Our instructors – Amy Armstrong, Freddy Muganza, and Josie Fast – are passionate about teaching the English language and love the interaction with and between the students. Click here to view current English courses being offered.

So why study English? What does it help?

Reasons for Learning English:

1. You will discover that English is easy to learn.

Most people think that learning a language is very difficult. However, it is easier for certain people to learn English because English is related to their native language. For example, for people from Europe who are learning English, they find that English is closely related to their languages. German is very close to English. French has influenced English a lot.

2. You can find more job opportunities.

Many companies around the world require their employees to speak English. In some cases, companies require their workers to only use English. By learning English, you can be well-prepared for resume writing, interviews and communicating with the supervisor and your fellow employees.

3. You can become better educated.

Improving your English language skills can help you further your education. Many colleges and universities require a CLB 6+ for enrollment into their classes. English classes can help you improve your English writing, reading, speaking and listening skills. If you are looking at furthering your education for a certain technical skill, classes are available for this as well. For example, if you want to advance from a Health Care Worker to a Nurse, our Communication for Health Care Aides focuses on learning skills for nursing.
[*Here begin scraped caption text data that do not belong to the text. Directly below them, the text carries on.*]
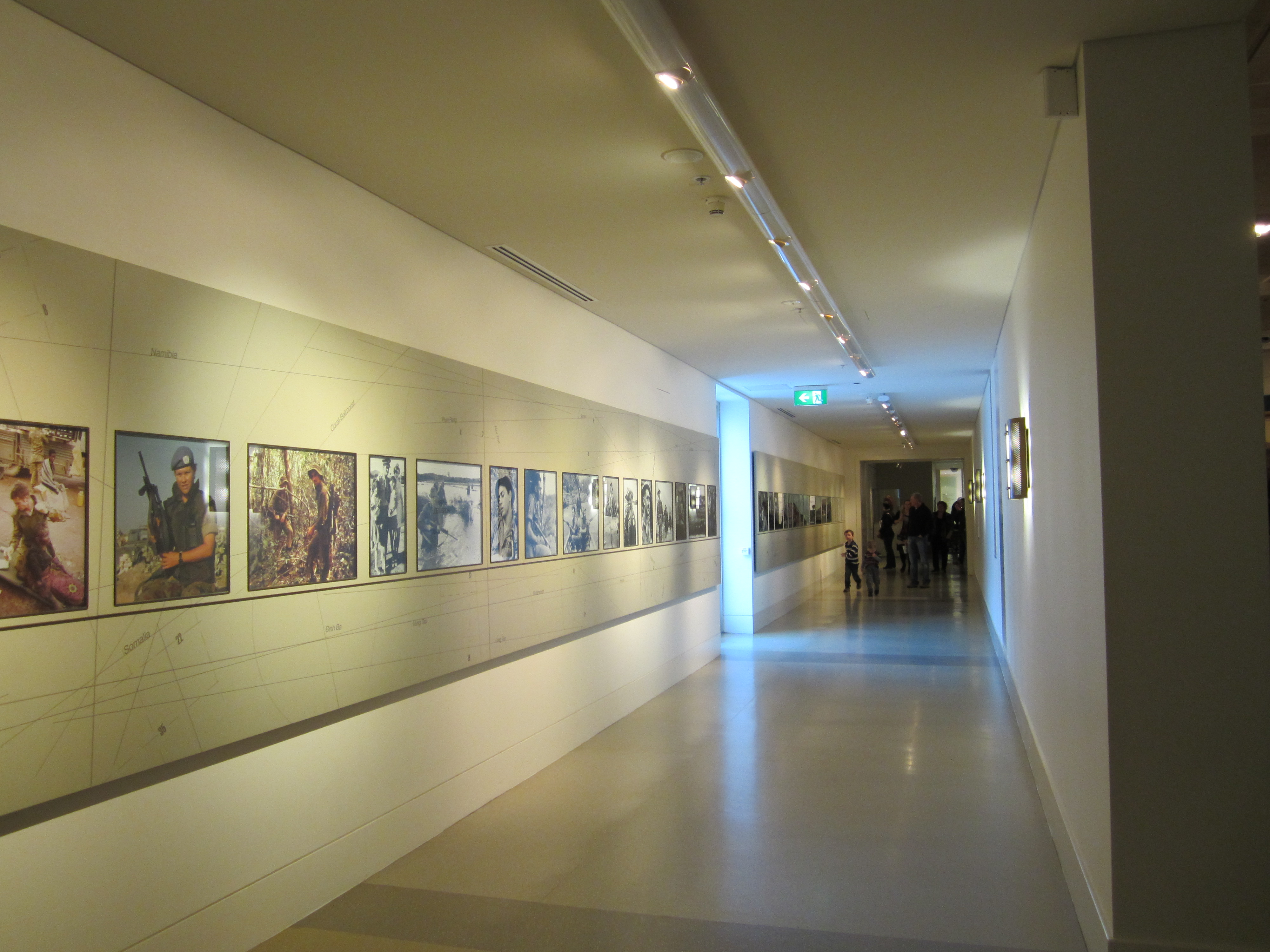 File entrance corridor at the awm august 2012 jpg wikimedia commons - Corridor entrance ...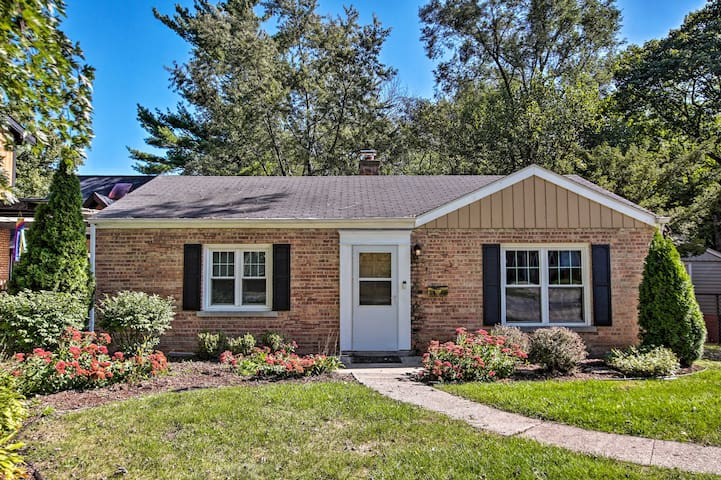 Ranch Style Home w/ Private Backyard & Deck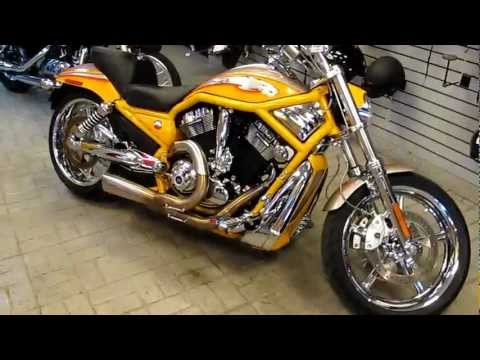 2006 Harley-Davidson CVO screamin eagle, v-rod, vance & Hines, Two into one header, CVO Heaven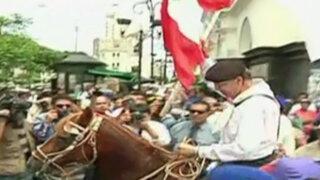 Simpatizantes de César Acuña y Julio Guzmán tomaron exteriores del JNE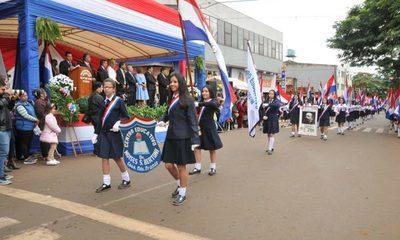 Tradicional desfile en honor a la Patria en Presidente Franco
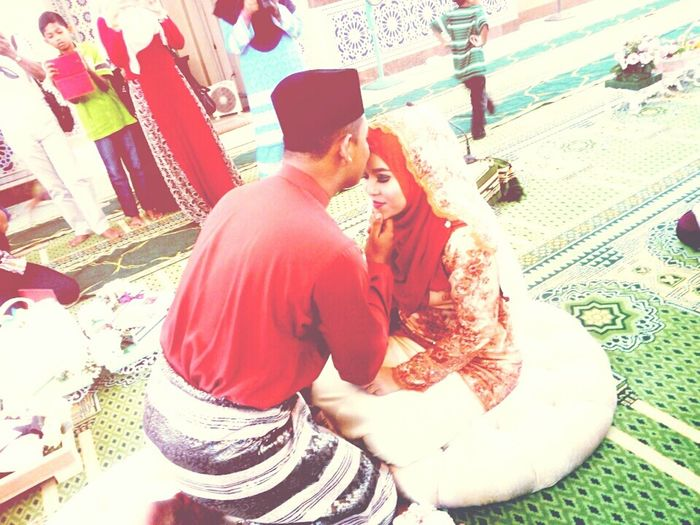 May allah bless them till Jannah Indoor Photoshoot Mousque Foreheadkisses Love One Another Be Awesome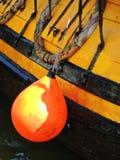 Orange Boje auf Segelschiffseite, Litauen Stockfoto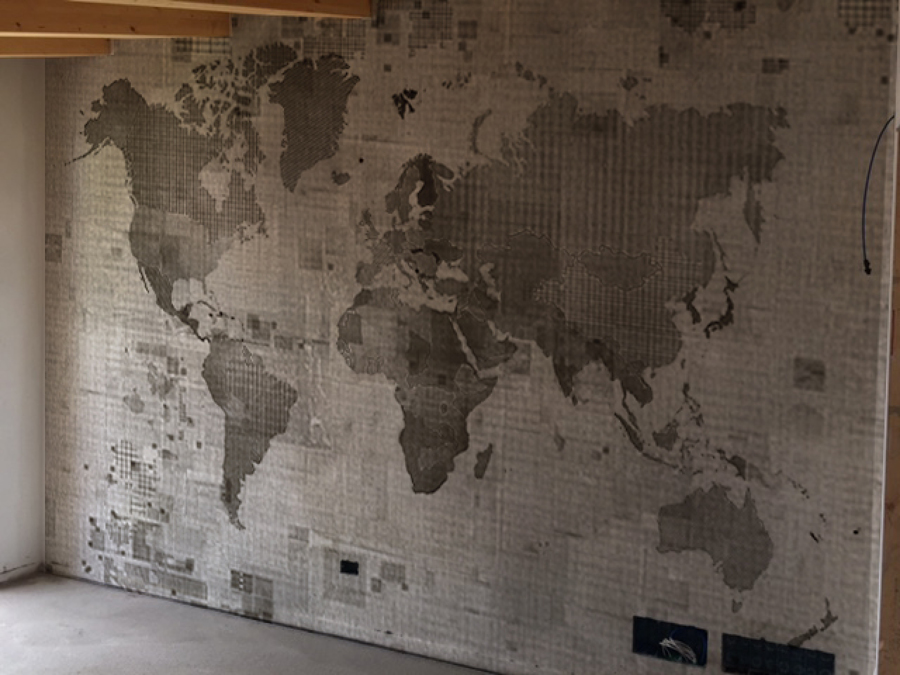 Foto parete arredativa con carta da parati di biffi for Carta da parete adesiva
4. You can easily travel anywhere in the world.

I traveled to Germany and found that I could easily communicate my needs and preferences with the little bit of High German I had learned. English is no different. In fact, English is the global language.

5. You will learn about culture.

Language and culture cannot be separated. Language is a part of culture, and culture involves language. Simply said, knowing English will give you a better understanding of people who live in English-speaking countries. Knowing the English language gives you more insight into how people think, live and work. If you do not know about the culture of English-speaking countries, this might lead to misunderstanding what people are saying in English.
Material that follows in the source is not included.